Given entries ▸
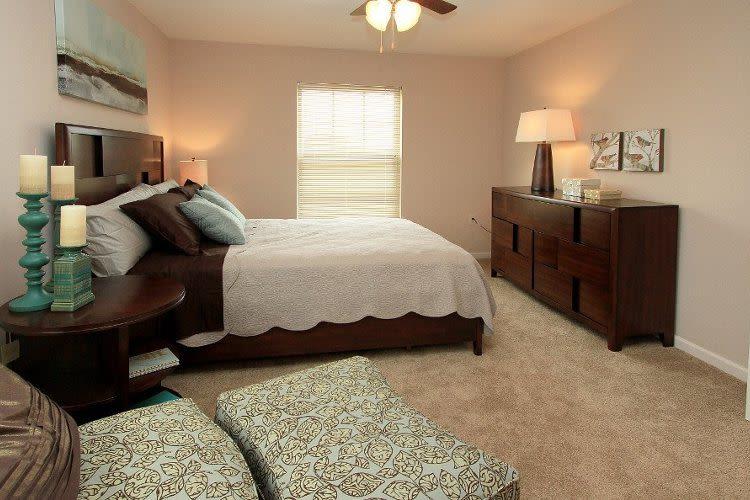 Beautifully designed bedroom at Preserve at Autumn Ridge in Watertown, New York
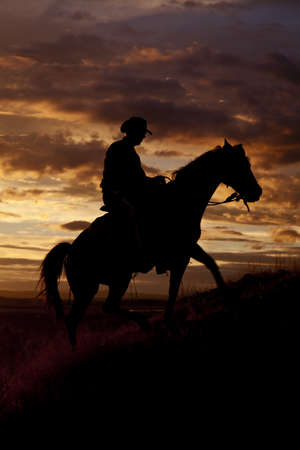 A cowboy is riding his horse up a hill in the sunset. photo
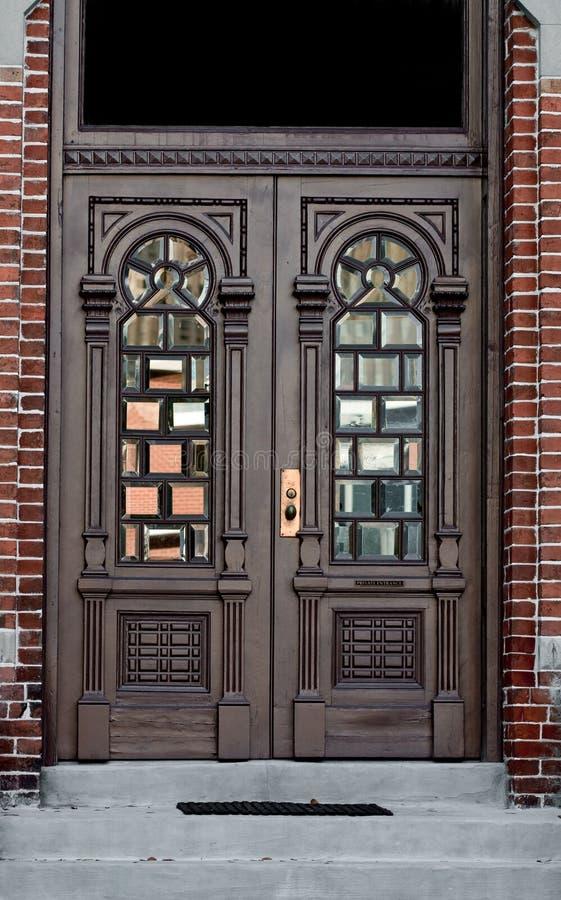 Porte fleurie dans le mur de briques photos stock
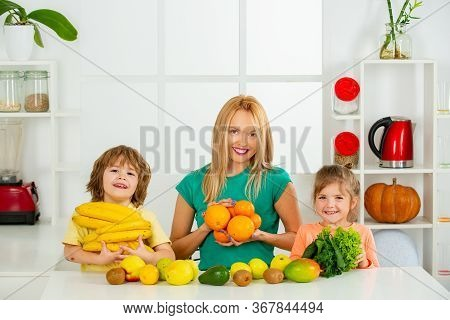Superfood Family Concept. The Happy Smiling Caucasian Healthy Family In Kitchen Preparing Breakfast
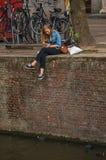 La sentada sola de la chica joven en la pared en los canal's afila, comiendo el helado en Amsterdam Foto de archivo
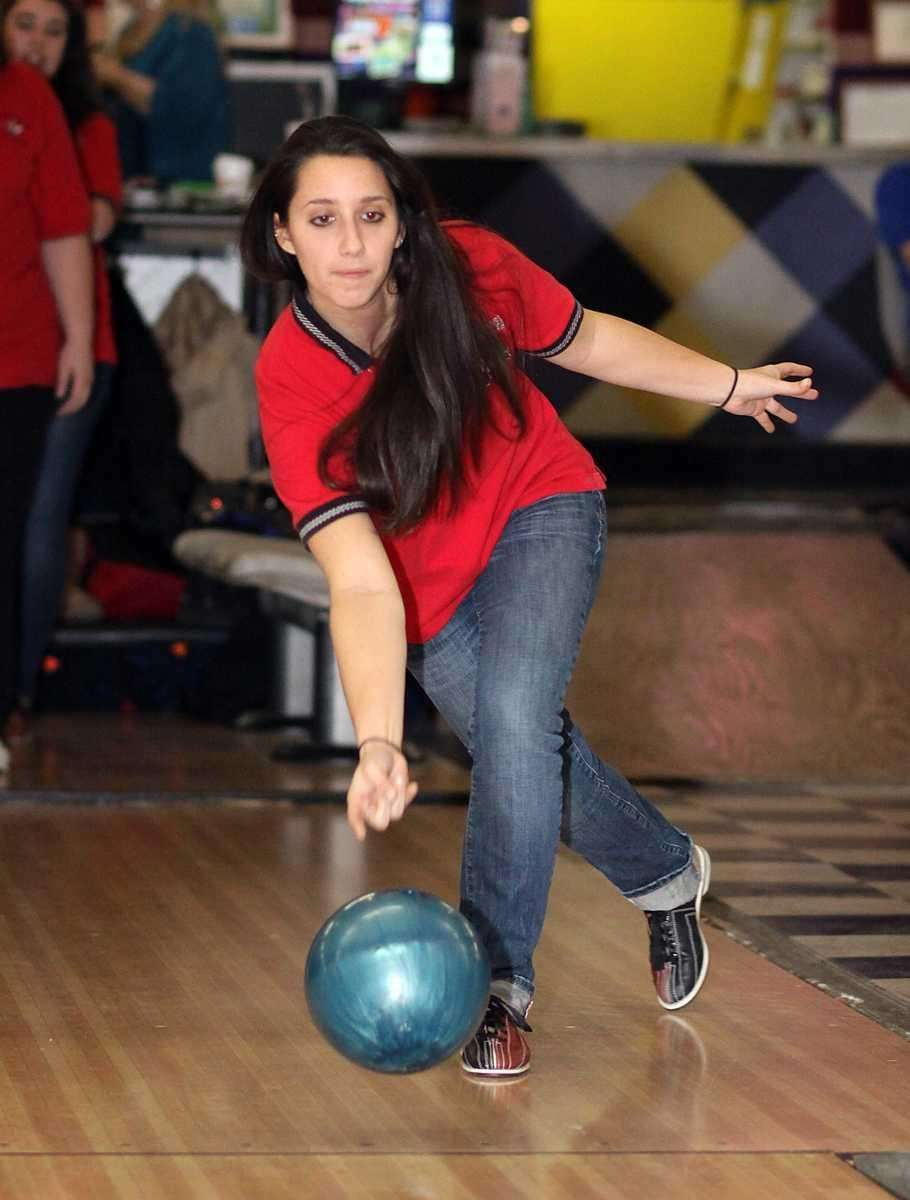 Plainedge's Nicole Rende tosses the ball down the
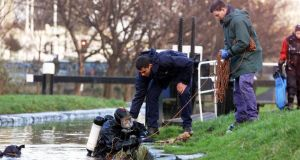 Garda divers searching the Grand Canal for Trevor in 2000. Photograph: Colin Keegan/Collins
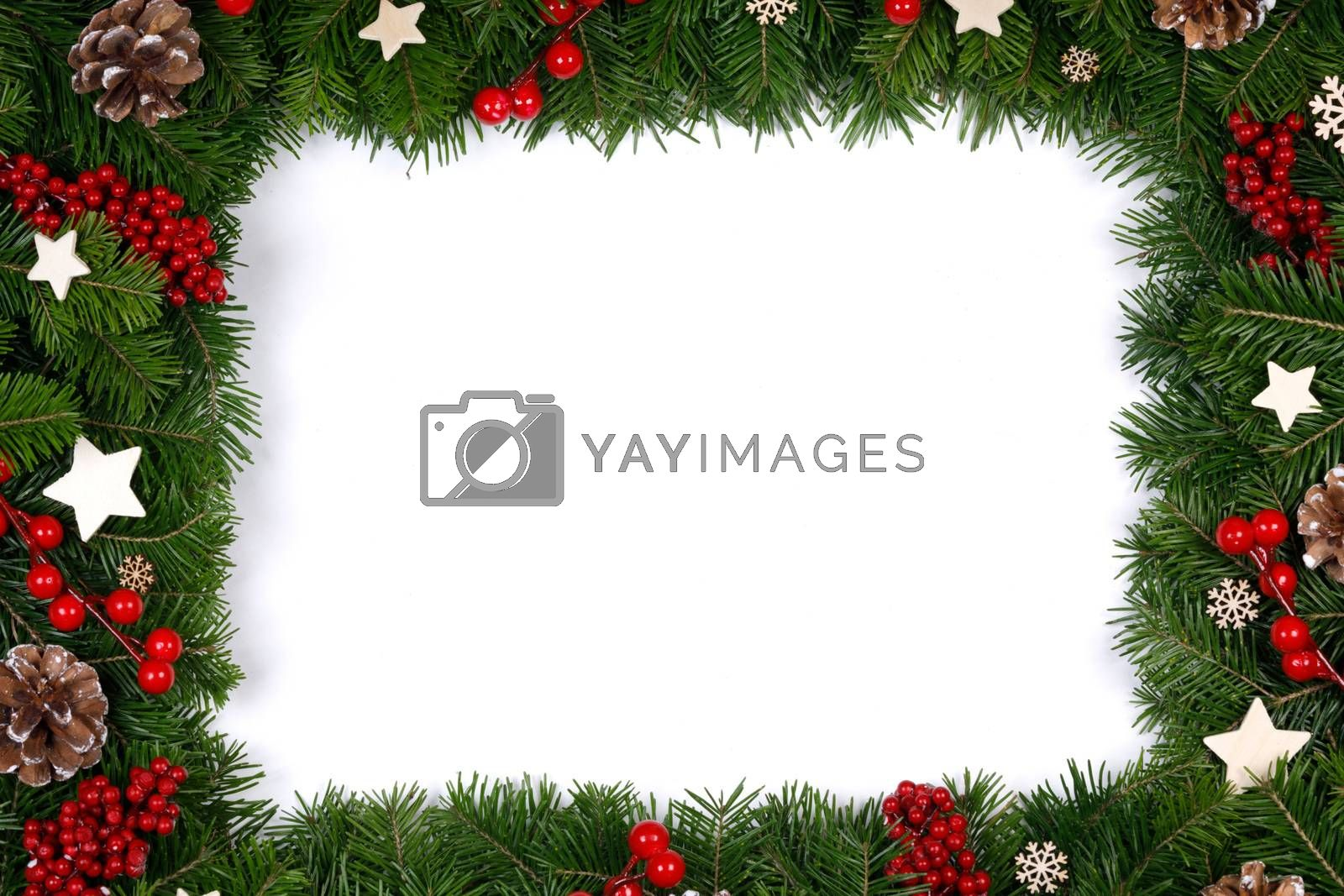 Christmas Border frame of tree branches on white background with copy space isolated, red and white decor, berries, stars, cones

Exercise aim ▸
Start at the first line and set down all of the data exactly, passing over the pictures.

Task solution ▸
 Beautifully designed bedroom at Preserve at Autumn Ridge in Watertown, New York
 A cowboy is riding his horse up a hill in the sunset. photo
 Porte fleurie dans le mur de briques photos stock
Superfood Family Concept. The Happy Smiling Caucasian Healthy Family In Kitchen Preparing Breakfast
 La sentada sola de la chica joven en la pared en los canal's afila, comiendo el helado en Amsterdam Foto de archivo
 Plainedge's Nicole Rende tosses the ball down the
 Garda divers searching the Grand Canal for Trevor in 2000. Photograph: Colin Keegan/Collins
 Christmas Border frame of tree branches on white background with copy space isolated, red and white decor, berries, stars, cones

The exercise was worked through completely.